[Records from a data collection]

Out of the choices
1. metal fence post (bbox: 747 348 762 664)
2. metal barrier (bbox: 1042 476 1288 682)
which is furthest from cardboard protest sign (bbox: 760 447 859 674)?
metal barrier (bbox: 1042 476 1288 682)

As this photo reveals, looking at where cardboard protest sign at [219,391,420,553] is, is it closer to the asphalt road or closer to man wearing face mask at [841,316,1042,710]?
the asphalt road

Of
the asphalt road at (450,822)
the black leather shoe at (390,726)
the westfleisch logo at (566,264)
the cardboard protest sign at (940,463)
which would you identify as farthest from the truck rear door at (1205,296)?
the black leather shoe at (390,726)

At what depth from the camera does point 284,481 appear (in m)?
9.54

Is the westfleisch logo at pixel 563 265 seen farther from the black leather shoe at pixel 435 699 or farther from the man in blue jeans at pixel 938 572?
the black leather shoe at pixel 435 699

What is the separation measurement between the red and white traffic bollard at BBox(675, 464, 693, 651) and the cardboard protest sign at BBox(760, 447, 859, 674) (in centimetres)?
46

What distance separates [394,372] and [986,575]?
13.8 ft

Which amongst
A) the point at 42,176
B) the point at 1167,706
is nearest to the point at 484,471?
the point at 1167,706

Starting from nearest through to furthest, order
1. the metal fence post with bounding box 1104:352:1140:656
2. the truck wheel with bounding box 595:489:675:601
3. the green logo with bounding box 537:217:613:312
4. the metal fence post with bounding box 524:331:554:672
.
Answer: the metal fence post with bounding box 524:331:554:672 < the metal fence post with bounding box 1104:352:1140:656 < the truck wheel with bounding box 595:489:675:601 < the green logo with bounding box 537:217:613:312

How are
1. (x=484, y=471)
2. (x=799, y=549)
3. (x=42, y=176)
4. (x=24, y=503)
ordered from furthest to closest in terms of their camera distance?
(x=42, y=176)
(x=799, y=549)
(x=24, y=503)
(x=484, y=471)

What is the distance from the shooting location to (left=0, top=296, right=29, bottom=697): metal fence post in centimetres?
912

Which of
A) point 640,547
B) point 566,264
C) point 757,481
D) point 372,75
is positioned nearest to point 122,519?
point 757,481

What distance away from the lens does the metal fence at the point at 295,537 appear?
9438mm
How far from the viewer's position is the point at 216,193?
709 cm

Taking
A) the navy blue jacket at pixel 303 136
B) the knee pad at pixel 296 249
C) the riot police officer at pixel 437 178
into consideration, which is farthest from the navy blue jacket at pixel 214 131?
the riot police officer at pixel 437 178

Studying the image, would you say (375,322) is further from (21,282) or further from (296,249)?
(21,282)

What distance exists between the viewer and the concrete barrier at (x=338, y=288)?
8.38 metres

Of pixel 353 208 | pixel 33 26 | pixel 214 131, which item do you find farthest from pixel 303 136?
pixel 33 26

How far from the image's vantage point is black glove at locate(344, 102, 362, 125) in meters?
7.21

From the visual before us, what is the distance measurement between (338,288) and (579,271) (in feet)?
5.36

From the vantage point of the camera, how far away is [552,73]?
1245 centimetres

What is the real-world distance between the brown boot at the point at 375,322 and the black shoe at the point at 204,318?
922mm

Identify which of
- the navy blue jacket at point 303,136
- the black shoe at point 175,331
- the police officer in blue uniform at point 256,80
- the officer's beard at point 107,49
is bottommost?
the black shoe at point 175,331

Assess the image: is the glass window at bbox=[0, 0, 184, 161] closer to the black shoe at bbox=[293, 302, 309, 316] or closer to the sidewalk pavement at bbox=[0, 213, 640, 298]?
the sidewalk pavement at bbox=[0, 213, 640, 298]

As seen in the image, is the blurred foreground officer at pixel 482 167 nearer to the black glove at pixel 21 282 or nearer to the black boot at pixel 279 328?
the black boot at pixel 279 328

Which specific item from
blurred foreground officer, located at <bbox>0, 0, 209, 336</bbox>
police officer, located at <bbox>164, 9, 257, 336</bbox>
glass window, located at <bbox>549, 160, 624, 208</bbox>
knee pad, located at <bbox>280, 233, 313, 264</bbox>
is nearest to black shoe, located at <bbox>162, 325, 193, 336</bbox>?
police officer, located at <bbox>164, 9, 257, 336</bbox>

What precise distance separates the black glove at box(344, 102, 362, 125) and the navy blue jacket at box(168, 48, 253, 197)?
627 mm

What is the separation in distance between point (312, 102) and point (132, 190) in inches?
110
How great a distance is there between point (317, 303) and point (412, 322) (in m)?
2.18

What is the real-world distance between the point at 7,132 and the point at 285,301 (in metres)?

REQUIREMENT: Write out all the rows again, changing "cardboard protest sign" to "cardboard placard" wherever it appears and leaving everything else the same.

EXPECTED OUTPUT:
Out of the choices
1. metal fence post (bbox: 747 348 762 664)
2. metal barrier (bbox: 1042 476 1288 682)
which is furthest from cardboard placard (bbox: 760 447 859 674)?
metal barrier (bbox: 1042 476 1288 682)

As this photo reveals, looking at where cardboard placard at [219,391,420,553] is, is it closer to the asphalt road or closer to man wearing face mask at [841,316,1042,710]?
the asphalt road

Of
the asphalt road at (450,822)
the black leather shoe at (390,726)
the westfleisch logo at (566,264)
the cardboard placard at (940,463)
which would you identify as farthest from the truck rear door at (1205,296)?
the black leather shoe at (390,726)

At what depth from the camera does point 284,481 appear (in m)?
9.54

Is the westfleisch logo at pixel 563 265 seen farther from the black leather shoe at pixel 435 699 or farther from the man in blue jeans at pixel 938 572?
the black leather shoe at pixel 435 699

What is the separation measurement between the red and white traffic bollard at BBox(675, 464, 693, 651) and the cardboard placard at BBox(760, 447, 859, 674) (in centimetres)?
46

What distance separates [394,372] and [986,575]?
13.8 ft

Which amongst
A) the point at 42,176
B) the point at 1167,706
is nearest to the point at 484,471?
the point at 1167,706

Starting from nearest through to furthest, order
1. the metal fence post with bounding box 1104:352:1140:656
2. the truck wheel with bounding box 595:489:675:601
3. the green logo with bounding box 537:217:613:312
4. the metal fence post with bounding box 524:331:554:672
.
Answer: the metal fence post with bounding box 524:331:554:672 < the metal fence post with bounding box 1104:352:1140:656 < the truck wheel with bounding box 595:489:675:601 < the green logo with bounding box 537:217:613:312

How are
1. (x=484, y=471)
2. (x=799, y=549)
3. (x=42, y=176)
4. (x=24, y=503)
ordered from furthest to closest in terms of their camera distance?
(x=42, y=176)
(x=799, y=549)
(x=24, y=503)
(x=484, y=471)

What is the distance from the shooting location to (left=0, top=296, right=29, bottom=697): metal fence post in centimetres?
912

Which of
A) point 640,547
B) point 566,264
C) point 757,481
D) point 372,75
is positioned nearest to point 122,519?
point 757,481

What distance away from the lens does the metal fence at the point at 295,537 appear?
9438mm
How far from the viewer's position is the point at 216,193?
709 cm

Taking
A) the navy blue jacket at pixel 303 136
B) the knee pad at pixel 296 249
C) the riot police officer at pixel 437 178
into consideration, which is farthest from the navy blue jacket at pixel 214 131?
the riot police officer at pixel 437 178

Studying the image, would you say (375,322) is further from (21,282) or further from (296,249)?
(21,282)

What distance exists between the viewer and the concrete barrier at (x=338, y=288)?
8.38 metres

Of pixel 353 208 | pixel 33 26 | pixel 214 131, which item do you find farthest from pixel 303 136?
pixel 33 26

How far from the image's vantage point is black glove at locate(344, 102, 362, 125) in meters?
7.21

From the visual before us, what is the distance measurement between (338,288) and (579,271) (in feet)?
5.36

From the vantage point of the camera, how far away is [552,73]?
1245 centimetres

What is the real-world distance between the brown boot at the point at 375,322 and the black shoe at the point at 204,318?
922mm

Identify which of
- the navy blue jacket at point 303,136
- the black shoe at point 175,331
- the police officer in blue uniform at point 256,80
- the officer's beard at point 107,49
is bottommost?
the black shoe at point 175,331

Assess the image: is the glass window at bbox=[0, 0, 184, 161] closer to the black shoe at bbox=[293, 302, 309, 316] or closer to the sidewalk pavement at bbox=[0, 213, 640, 298]?
the sidewalk pavement at bbox=[0, 213, 640, 298]

As seen in the image, is the blurred foreground officer at pixel 482 167 nearer to the black glove at pixel 21 282 or nearer to the black boot at pixel 279 328?
the black boot at pixel 279 328

Which specific item from
blurred foreground officer, located at <bbox>0, 0, 209, 336</bbox>
police officer, located at <bbox>164, 9, 257, 336</bbox>
glass window, located at <bbox>549, 160, 624, 208</bbox>
knee pad, located at <bbox>280, 233, 313, 264</bbox>
is nearest to black shoe, located at <bbox>162, 325, 193, 336</bbox>?
police officer, located at <bbox>164, 9, 257, 336</bbox>

What precise distance separates the black glove at box(344, 102, 362, 125) and the navy blue jacket at box(168, 48, 253, 197)?
627 mm

What is the separation in distance between point (312, 102) and point (132, 190) in inches?
110
How great a distance is there between point (317, 303) and point (412, 322) (in m)?
2.18

What is the real-world distance between the point at 7,132 and the point at 285,301 (in metres)?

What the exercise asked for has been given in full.